===== Source material =====
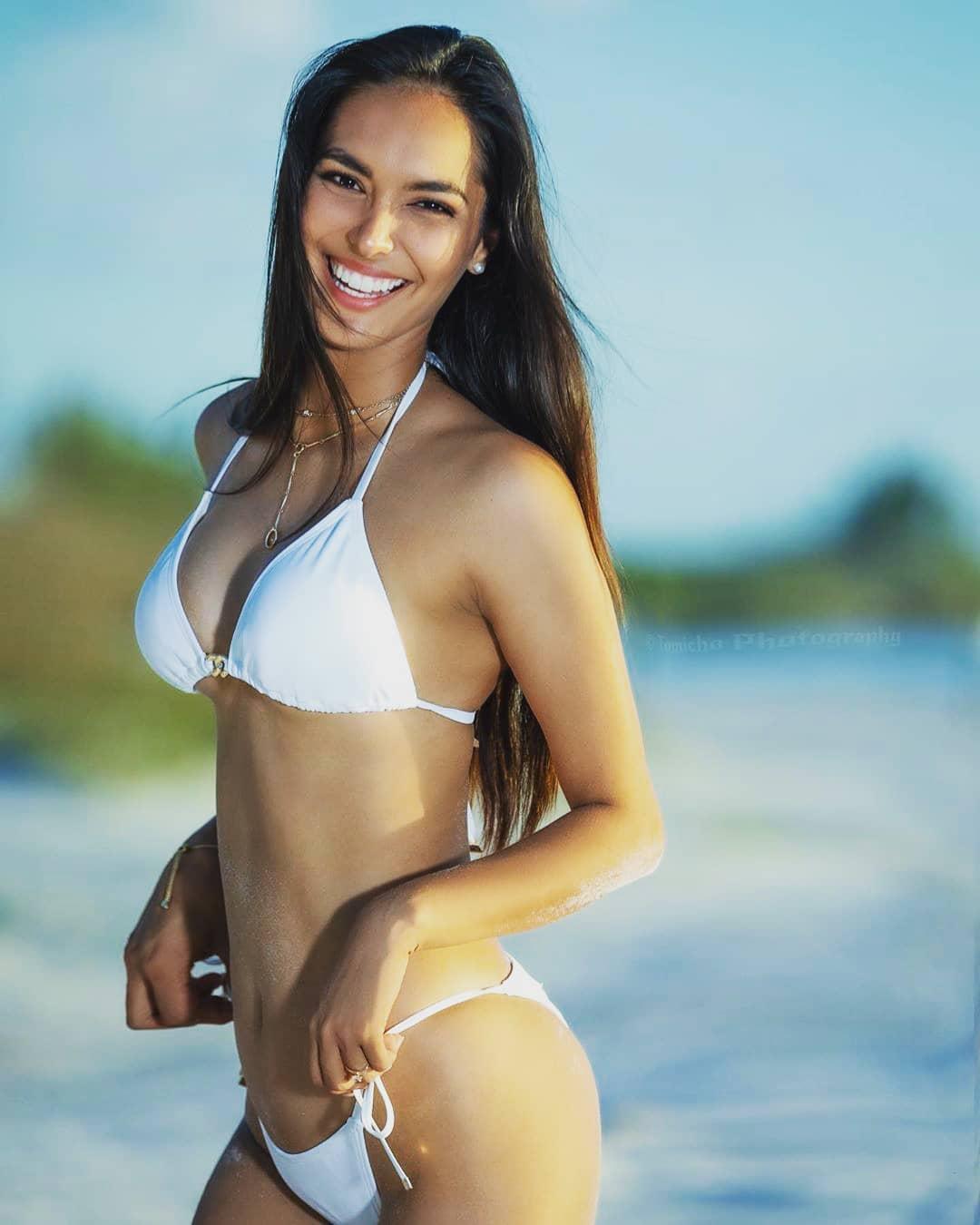 romina lozano, miss charm peru 2020/miss peru universo 2018. - Página 21 85170110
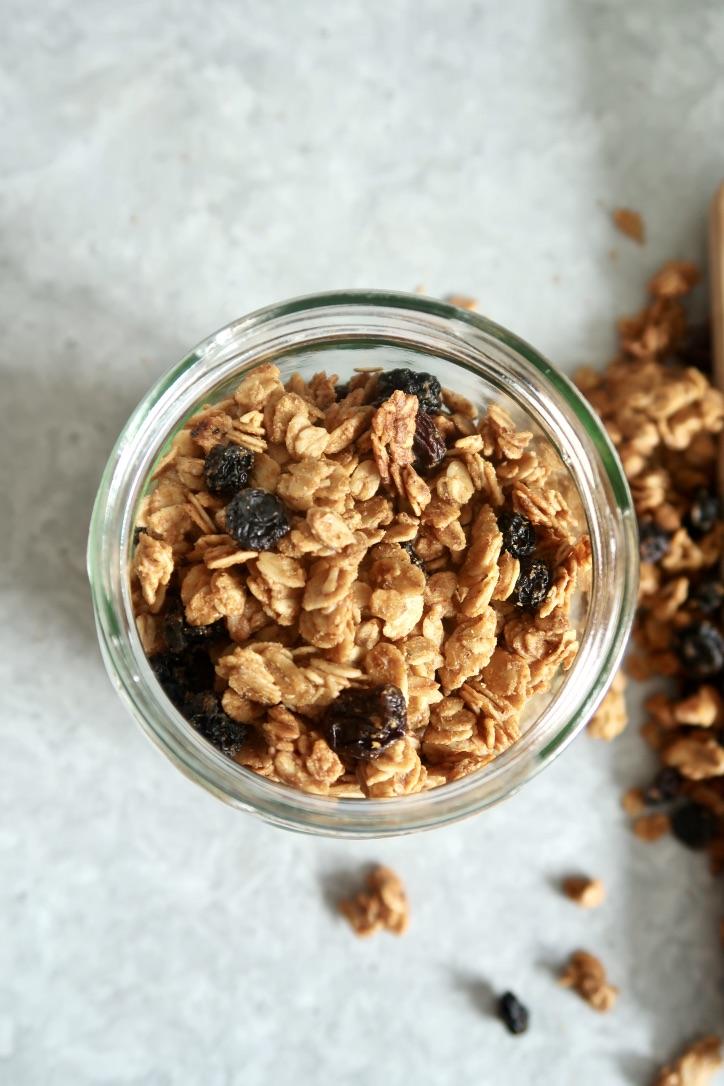 granola-tahini-kardamon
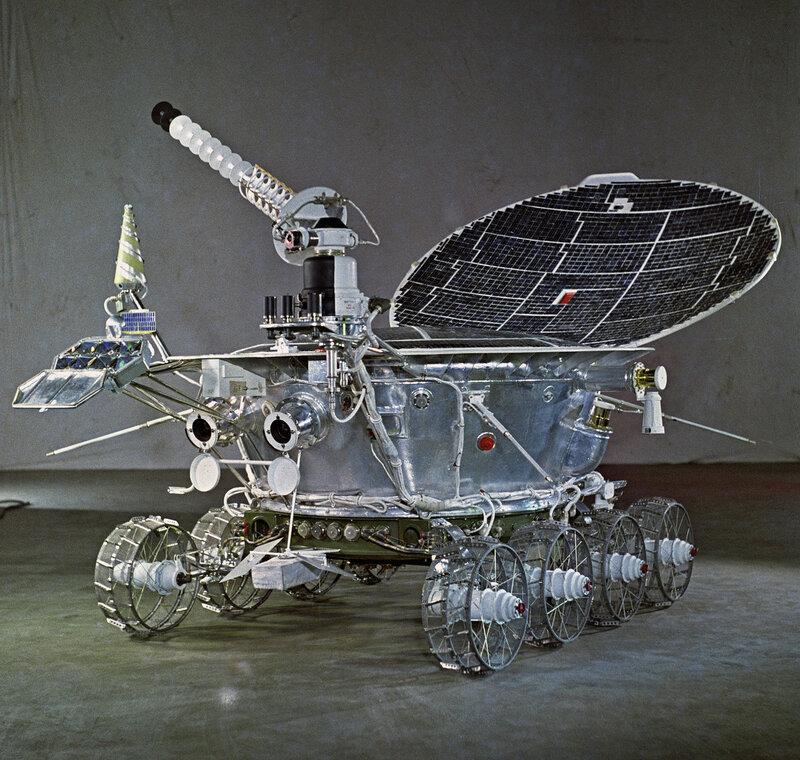 1971 Первый самоходный автоматический аппарат для исследования поверхности Луны - Луноход-1 с откинутой солнечной батареей. Б.Борисов, РИА.jpg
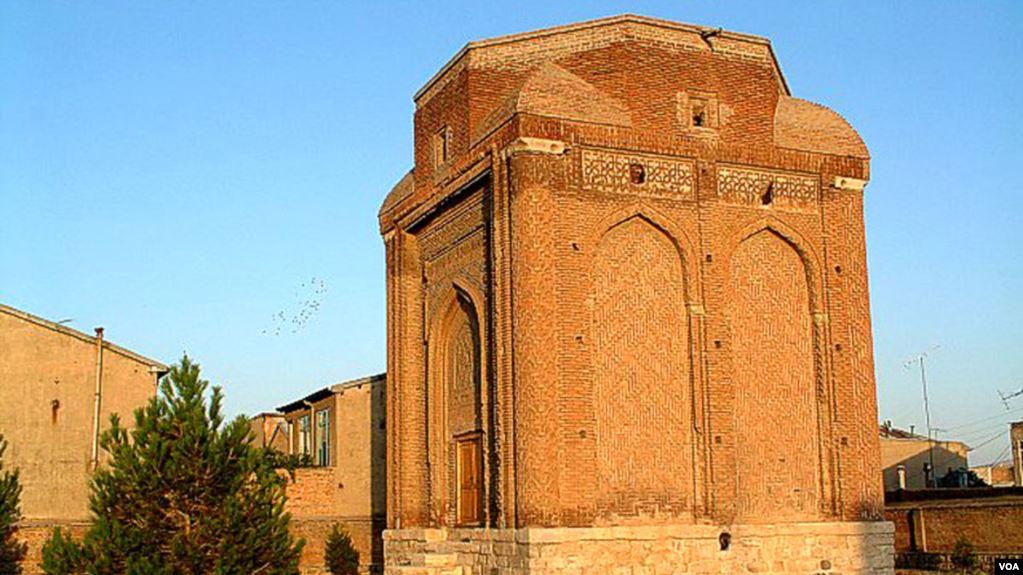 بناهای تاریخی مراغه در حال تخریب است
=====
Work to complete
Repeat word for word only the lines from the line holding "granola-tahini-kardamon" to the final line of the material, both included. Don't carry over any picture.

Solution to this exercise
 granola-tahini-kardamon
 1971 Первый самоходный автоматический аппарат для исследования поверхности Луны - Луноход-1 с откинутой солнечной батареей. Б.Борисов, РИА.jpg
 بناهای تاریخی مراغه در حال تخریب است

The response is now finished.